::: Teks Bacaan :::
Ketua Apindo Kepri, Cahya mengatakan, PP no 10 tahun 2012 memang belum menyelesaikan persoalan yang melingkupi pelaksanaan FTZ BBK sebab banyak kewenangan yang tidak jelas dan berbenturan dengan perundang undangan lainnya. Contohnya berbenturan dengan Peraturan Menteri Pertanian tentang pembatasan impor sayur dan buah serta kebutuhan pokok masyarakat.

Aturan lainya yang bisa menjebak terkait dengan undang undang perlindungan konsumen khusunya soal penerapan label SNI (Standar Nasional Indonesia). Mestinya, SNI tidak diberlakukan di kawasan FTZ sebab barang impor yang masuk ke BBK diduga sudah sesuai dengan standar internasional sehingga SNI tidak diperlukan lagi.
:::
Uraian Tugas:
Lanjutkan teks di atas tentang persoalan pelaksanaan FTZ BBK, dimulai sesudah kalimat terakhirnya.
::: Cuplikan Data :::
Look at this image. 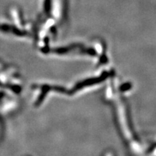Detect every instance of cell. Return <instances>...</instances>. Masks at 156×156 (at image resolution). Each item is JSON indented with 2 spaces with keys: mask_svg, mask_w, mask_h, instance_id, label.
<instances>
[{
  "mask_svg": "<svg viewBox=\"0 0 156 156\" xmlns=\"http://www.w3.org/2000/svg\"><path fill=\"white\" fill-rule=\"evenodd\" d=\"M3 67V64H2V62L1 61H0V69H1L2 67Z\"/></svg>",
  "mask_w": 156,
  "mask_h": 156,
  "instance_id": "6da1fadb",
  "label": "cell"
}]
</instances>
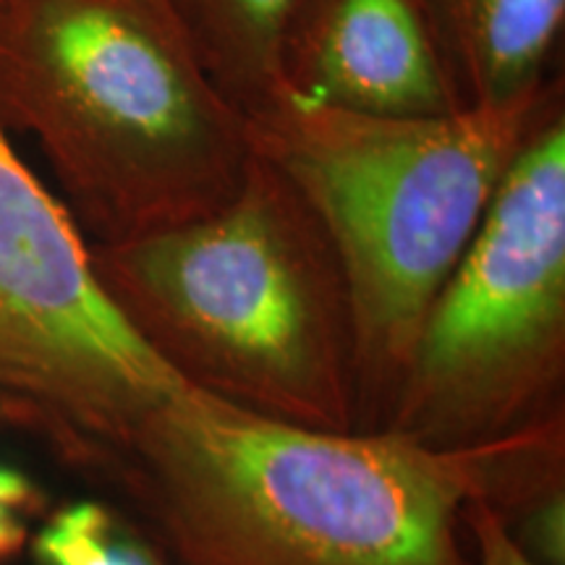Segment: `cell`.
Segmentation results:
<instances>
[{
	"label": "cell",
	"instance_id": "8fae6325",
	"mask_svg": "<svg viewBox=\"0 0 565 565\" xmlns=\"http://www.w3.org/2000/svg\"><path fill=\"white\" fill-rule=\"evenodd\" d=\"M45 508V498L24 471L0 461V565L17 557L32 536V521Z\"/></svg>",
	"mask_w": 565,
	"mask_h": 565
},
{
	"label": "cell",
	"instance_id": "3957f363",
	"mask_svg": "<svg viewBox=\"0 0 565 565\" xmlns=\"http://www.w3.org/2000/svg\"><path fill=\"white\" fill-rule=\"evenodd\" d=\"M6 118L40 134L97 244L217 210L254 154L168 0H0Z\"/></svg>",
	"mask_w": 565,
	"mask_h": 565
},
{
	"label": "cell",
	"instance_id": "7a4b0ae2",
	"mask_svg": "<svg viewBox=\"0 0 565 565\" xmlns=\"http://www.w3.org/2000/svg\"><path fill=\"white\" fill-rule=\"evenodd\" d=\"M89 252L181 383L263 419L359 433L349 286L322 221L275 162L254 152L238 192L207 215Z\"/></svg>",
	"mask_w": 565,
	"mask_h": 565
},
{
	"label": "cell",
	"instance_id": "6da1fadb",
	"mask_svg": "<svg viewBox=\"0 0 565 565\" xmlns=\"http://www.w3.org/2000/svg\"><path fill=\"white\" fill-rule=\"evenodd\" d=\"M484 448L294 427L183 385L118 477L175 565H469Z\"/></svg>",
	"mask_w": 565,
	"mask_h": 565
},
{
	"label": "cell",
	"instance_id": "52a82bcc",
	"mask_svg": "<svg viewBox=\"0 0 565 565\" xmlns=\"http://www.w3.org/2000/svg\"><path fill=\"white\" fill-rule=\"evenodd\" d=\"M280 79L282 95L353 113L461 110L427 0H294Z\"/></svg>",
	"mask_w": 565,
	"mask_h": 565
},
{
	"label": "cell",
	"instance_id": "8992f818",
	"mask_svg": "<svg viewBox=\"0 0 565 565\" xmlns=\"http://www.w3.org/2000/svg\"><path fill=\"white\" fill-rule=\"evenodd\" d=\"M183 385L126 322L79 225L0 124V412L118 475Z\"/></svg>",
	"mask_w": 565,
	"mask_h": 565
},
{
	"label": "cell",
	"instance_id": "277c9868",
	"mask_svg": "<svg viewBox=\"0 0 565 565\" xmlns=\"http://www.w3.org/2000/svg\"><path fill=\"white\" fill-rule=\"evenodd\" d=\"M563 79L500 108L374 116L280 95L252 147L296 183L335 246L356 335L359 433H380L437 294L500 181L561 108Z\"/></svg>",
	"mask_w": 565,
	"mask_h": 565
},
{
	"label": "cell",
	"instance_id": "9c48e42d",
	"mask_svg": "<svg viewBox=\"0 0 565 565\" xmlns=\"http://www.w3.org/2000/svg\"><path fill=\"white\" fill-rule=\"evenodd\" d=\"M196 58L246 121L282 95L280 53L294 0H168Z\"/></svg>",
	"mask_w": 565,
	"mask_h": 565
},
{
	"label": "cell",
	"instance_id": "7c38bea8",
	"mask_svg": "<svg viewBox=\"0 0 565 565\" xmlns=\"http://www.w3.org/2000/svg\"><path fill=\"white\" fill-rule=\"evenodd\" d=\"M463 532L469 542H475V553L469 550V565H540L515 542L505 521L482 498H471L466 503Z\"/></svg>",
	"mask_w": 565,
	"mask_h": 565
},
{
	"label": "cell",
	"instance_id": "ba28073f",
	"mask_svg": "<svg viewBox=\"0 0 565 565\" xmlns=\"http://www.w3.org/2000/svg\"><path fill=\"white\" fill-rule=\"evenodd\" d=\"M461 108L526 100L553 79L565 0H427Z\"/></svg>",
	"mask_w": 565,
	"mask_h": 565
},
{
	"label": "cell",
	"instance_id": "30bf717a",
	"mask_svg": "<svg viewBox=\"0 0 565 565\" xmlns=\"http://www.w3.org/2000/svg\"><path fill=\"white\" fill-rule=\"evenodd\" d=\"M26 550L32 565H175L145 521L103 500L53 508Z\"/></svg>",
:::
Tanggapan:
“Sertifikasi standar suatu produk mestinya dikeluarkan oleh negara pengekspor misalnya, jika barang dating dari singapura maka standar barangnya berdasarkan sertifikasi negara tersebut sehingga tidak perlu lagi SNI,” katanya.

Wakil Gubernur Kepri, Soerya Respatriono mengatakan, pengusaha mestinya tidak melihat pasal per pasal dari PP no 10 tahun 2012 tetapi harus dilihat secara keseluruhan agar tidak menimbulkan salah pengertian.

Selama ini, pengusaha di BBK memandang FTZ sebagai kawasan bebas sehingga aktivitas ekspor dan impor bisa dilakukan secara bebas untuk seluruh barang kecuali barang yang menjadi Negatif list sesuai peraturan pemerintah. Oleh karenanya, pengusaha di BBK berhak untuk mengimpor barang apapun. Namun, bagi pemerintah pusat FTZ bukan berarti bebas sebebas bebasnya, masih ada aturan yang harus di patuhi pengusaha dan FTZ juga harus berdampak positif terhadap pertumbuhan ekonomi daerah lainnya.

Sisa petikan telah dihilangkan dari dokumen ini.